Flying, homebuilt airplanes, working with wood, riveted aluminum, welded steel tubing, fabric, dope and common sense. Gunsmithing, amateur radio, astronomy and auto mechanics at the practical level. Roaming the west in an old VW bus. Prospecting, ghost towns and abandoned air fields. Cooking, fishing, camping and raising kids.
Tuesday, November 28, 2006
AV - The Wandering Prick Mark
The typical aviation apprentice, military or civilian, is a teenager fresh from high school. Homebuilders are rarely that young but unless their background has been in aviation, they too are an apprentice of sorts, at least with having to undergo the same Rites of Passage of an apprentice aviation machinist or metal smith. One of those Rites is layout work, long the bane of every aviation apprentice. Mature in years, albeit not in aviation, this particular Rite can prove especially trying for the homebuilder because any emphasis put upon layout work often appears to be a waste of time. Every adult is familiar with rulers and pencils; with the measuring and marking of things. Why should doing so for airplanes be any different?
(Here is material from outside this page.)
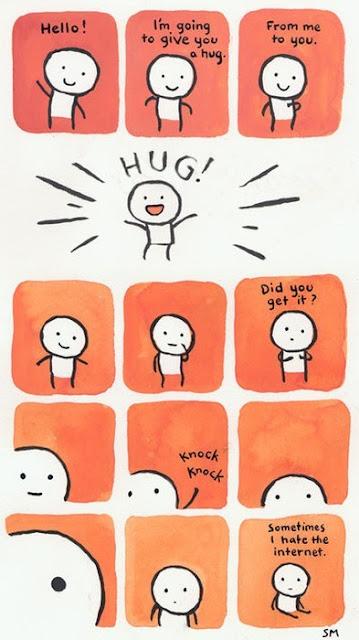 huginternet - I Hug My Computer Because Of You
In a purely engineering sense, airplanes are not different from other automotive machines whose design is optimized to yield the highest strength for the least weight, even though that achievement has spawned a body of procedures, techniques and specifications unique to aviation. I’ll address a couple of those aviation-unique things in a moment but in a philosophical sense airplanes will always be different because man can not fly. If a boat or car should fail us, we can swim or walk. But airplanes embody a form of implied trust not found in any other auto motive device, in that the mere use of the thing, properly and correctly, will not kill us.
Each new physician is required to swear that at the very least, he will do no greater harm. There is no Hippocratic Oath for aviation but if there were it would probably be: Let’s try not to kill anybody today. And that’s why airplanes are different.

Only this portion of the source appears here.